==== Texto ====

A temporalidade da causa do sujeito não é a da linear disposição do tempo (e da correspondente noção de que causas passadas determinam o presente); é a temporalidade do tempo circular na qual o “tempo para” quando, numa intrincada autonarração, o sujeito coloca sua própria causa pressuposta. Miller mesmo reconhece isso quando salienta que a causa do desejo é “além disso, uma causa posta por retroação”. É nesse preciso sentido que sujeito e objeto são correlativos: a emergência [emergence] do sujeito, seu rompimento (corte interno, suspensão) da causalidade linear da “realidade” tem uma causa, mas uma causa que é retroativamente posta por seu próprio efeito. É essa retroatividade mínima, não apenas algum tipo de “complexidade” estrutural, que nos permite passar da causalidade linear natural, por complexa que seja, à própria causalidade estrutural.
“Você quis isso, Georges Dandin” citado por Miller é uma passagem de Molière na qual o sujeito é lembrado de que o impasse presente no qual se encontra é o não intencional resultado de seus próprios atos passados; Miller dá a isso uma reviravolta adicional: o sujeito poderia recapturar na conseqüência que ele encontra na realidade os resultados de sua causa ausente e não considerada – no caso de Billy Bathgate, ele poderia recapturar em dois objetos “reais”, o romance e o filme, as conseqüências de sua causa virtual, o espectral “melhor romance”.
Deleuze caracterizou sua leitura dos filósofos como guiada pela tendência “de ver a história da filosofia um tipo de coito anal ou (o que vem a ser a mesma coisa) concepção imaculada. Eu me vejo a mim mesmo pegando um autor por trás e oferecendo-lhe uma criança que seria sua própria cria, ainda que monstruosa. Era realmente importante ser sua própria cria, porque o autor tinha, de fato, que dizer tudo o que eu tinha lhe dito. Mas a criança também tinha que ser monstruosa, pois é resultado de todo tipo de mudança, deslizamento, deslocamentos e emissões ocultas com as quais eu realmente me deleitei”2. Deleuze é aqui profundamente lacaniano: Lacan não faz o mesmo em sua leitura de “Kant com Sade”? Jacques-Alain Miller certa vez caracterizou essa leitura com as mesmas palavras de Deleuze: o intuito de Lacan é “pegar Kant por trás”, para produzir o monstro sádico como a própria cria de Kant. (E, a propósito, o mesmo não vale também para a leitura de Heidegger dos fragmentos dos Pré-Socráticos? Ele também não “pegou por trás” Parmênides e Heráclito? Sua extensa explanação de “Ser e pensamento são o mesmo” de Parmênides não é uma das maiores penetrações anais da história da filosofia?) O termo “concepção imaculada” está relacionado à noção, de A Lógica do Sentido, do fluxo de sentido como infértil, sem um poder causal próprio: a leitura de Deleuze não se move no nível das imbricações presentes das causas e efeitos; ela está para as interpretações “realistas” como a penetração anal está em relação à própria penetração vaginal.

==== Itens fornecidos ====

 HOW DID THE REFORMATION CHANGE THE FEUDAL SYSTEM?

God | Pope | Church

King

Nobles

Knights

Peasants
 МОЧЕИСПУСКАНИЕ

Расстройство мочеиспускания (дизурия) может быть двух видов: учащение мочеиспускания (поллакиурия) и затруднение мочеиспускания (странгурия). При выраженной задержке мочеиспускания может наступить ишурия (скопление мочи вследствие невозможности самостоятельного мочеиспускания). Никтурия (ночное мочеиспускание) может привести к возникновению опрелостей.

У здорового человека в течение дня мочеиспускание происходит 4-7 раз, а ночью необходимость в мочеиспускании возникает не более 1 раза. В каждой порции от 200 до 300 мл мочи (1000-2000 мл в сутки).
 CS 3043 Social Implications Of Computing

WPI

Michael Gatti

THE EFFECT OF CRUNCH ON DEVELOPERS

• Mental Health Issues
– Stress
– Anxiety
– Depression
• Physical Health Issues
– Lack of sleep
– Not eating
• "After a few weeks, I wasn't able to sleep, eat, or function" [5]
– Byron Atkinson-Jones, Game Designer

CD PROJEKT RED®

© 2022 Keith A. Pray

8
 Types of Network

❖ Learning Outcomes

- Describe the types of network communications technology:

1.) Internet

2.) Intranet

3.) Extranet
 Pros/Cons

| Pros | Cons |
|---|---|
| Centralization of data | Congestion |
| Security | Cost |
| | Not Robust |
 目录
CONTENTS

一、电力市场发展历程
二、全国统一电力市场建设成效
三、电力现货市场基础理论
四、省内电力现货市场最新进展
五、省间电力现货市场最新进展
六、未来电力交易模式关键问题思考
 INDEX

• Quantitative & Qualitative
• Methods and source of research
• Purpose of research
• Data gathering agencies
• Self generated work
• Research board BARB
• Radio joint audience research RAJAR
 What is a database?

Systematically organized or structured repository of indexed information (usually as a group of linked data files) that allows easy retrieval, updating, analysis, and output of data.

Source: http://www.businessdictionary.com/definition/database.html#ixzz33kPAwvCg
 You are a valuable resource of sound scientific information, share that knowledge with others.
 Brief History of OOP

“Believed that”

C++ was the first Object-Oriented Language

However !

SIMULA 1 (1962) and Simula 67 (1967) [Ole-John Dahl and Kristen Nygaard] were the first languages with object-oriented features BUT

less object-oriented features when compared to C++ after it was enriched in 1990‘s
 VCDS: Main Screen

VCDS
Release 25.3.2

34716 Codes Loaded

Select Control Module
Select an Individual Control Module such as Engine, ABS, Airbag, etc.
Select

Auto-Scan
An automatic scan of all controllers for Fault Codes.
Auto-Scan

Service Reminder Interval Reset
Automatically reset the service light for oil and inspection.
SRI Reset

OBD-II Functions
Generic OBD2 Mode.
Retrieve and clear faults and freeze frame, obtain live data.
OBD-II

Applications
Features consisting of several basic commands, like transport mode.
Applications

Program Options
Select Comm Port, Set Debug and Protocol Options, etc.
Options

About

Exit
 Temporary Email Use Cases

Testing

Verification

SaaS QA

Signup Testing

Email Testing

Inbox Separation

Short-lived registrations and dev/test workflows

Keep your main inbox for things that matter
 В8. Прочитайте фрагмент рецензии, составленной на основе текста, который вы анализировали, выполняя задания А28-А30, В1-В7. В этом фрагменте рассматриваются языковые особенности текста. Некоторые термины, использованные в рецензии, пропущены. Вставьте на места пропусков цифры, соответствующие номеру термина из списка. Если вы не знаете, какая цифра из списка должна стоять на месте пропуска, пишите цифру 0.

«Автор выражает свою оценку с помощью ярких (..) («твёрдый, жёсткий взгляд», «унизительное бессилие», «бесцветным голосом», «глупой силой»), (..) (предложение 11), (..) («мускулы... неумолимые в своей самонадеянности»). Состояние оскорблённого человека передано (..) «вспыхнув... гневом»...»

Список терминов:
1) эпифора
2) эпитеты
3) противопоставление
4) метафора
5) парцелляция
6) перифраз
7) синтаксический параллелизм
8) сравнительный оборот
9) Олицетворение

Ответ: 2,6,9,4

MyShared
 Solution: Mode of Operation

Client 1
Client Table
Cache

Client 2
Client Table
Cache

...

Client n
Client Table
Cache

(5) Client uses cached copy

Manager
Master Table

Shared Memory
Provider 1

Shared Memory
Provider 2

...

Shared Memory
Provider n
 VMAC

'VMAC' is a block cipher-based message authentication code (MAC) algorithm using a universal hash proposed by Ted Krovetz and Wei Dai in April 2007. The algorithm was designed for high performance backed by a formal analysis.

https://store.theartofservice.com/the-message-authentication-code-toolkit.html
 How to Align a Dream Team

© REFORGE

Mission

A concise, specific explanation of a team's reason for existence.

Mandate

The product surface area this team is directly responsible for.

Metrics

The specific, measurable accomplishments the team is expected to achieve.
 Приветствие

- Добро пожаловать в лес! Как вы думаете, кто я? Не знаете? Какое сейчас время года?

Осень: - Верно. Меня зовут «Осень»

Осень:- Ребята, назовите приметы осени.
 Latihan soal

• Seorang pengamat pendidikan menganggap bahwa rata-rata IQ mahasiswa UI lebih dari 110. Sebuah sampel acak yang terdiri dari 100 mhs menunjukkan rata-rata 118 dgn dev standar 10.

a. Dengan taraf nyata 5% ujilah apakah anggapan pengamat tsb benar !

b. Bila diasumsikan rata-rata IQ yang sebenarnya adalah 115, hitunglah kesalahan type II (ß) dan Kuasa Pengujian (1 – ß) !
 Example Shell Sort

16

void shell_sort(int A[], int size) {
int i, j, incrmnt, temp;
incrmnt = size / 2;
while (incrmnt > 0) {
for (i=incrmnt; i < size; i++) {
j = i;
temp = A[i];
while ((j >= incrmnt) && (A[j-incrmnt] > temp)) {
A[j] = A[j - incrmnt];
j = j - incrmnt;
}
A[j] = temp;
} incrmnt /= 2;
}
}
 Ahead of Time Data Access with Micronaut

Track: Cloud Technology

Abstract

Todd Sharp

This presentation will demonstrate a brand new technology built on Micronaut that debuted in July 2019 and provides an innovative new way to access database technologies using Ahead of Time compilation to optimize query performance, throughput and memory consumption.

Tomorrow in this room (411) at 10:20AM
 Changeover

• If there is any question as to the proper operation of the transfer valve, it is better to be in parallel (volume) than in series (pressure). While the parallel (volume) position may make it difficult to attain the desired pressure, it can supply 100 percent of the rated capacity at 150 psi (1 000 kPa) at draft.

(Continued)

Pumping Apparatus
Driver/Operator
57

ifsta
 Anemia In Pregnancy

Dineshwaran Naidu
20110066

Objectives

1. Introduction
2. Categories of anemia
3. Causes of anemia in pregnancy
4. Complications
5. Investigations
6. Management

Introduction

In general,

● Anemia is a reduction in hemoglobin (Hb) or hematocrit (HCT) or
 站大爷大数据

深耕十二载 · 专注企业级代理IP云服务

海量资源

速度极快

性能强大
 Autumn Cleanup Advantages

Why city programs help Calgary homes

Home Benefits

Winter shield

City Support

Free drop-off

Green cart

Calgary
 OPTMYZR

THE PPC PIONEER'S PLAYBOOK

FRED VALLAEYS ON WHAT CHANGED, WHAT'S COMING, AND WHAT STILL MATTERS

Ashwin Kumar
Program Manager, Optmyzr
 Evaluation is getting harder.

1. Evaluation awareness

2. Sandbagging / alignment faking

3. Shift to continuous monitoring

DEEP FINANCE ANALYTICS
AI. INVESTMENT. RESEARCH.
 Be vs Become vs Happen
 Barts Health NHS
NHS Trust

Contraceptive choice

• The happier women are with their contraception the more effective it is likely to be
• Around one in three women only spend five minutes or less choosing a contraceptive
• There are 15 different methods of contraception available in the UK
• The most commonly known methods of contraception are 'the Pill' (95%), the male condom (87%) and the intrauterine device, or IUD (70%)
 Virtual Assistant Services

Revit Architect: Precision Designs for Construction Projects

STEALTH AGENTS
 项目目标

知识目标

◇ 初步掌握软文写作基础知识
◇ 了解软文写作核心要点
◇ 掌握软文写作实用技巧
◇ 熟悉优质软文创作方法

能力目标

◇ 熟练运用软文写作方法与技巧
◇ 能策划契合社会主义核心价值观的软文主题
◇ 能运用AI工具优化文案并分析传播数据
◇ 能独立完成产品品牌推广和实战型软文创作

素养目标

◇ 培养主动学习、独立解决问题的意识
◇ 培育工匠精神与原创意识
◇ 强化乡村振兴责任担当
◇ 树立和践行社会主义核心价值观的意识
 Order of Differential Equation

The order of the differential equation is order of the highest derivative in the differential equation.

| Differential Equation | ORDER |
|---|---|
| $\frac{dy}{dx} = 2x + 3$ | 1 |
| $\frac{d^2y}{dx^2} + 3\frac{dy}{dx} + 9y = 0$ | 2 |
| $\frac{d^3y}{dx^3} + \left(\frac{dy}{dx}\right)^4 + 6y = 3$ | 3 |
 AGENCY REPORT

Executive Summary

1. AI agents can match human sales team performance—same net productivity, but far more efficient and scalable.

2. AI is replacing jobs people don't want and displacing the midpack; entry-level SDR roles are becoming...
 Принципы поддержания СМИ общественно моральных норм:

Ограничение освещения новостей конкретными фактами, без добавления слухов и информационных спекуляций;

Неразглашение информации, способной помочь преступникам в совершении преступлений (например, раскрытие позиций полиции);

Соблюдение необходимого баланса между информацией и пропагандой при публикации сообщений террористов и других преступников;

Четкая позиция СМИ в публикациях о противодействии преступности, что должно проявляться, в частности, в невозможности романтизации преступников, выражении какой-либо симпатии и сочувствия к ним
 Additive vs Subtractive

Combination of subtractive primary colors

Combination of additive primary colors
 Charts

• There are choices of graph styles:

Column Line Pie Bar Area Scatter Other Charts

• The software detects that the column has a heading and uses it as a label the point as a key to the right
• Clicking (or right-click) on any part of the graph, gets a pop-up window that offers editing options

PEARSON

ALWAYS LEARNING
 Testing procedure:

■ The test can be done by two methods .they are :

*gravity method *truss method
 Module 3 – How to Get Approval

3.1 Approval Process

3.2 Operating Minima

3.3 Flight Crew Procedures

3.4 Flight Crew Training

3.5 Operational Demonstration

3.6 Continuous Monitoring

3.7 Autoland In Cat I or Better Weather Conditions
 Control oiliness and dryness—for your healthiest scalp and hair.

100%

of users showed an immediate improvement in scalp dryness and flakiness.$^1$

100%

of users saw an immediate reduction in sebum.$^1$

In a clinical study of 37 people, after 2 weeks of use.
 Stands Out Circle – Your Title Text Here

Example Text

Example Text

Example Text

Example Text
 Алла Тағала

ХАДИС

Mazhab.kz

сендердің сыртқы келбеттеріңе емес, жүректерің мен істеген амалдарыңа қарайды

====

**Objetivo do exercício**
Reproduza fielmente o trecho do texto sobre causalidade que vai de "A temporalidade da" até "própria causalidade estrutural.", incluindo ambos. Os itens acima provêm de outra fonte, distinta do texto.

**Solução**
A temporalidade da causa do sujeito não é a da linear disposição do tempo (e da correspondente noção de que causas passadas determinam o presente); é a temporalidade do tempo circular na qual o “tempo para” quando, numa intrincada autonarração, o sujeito coloca sua própria causa pressuposta. Miller mesmo reconhece isso quando salienta que a causa do desejo é “além disso, uma causa posta por retroação”. É nesse preciso sentido que sujeito e objeto são correlativos: a emergência [emergence] do sujeito, seu rompimento (corte interno, suspensão) da causalidade linear da “realidade” tem uma causa, mas uma causa que é retroativamente posta por seu próprio efeito. É essa retroatividade mínima, não apenas algum tipo de “complexidade” estrutural, que nos permite passar da causalidade linear natural, por complexa que seja, à própria causalidade estrutural.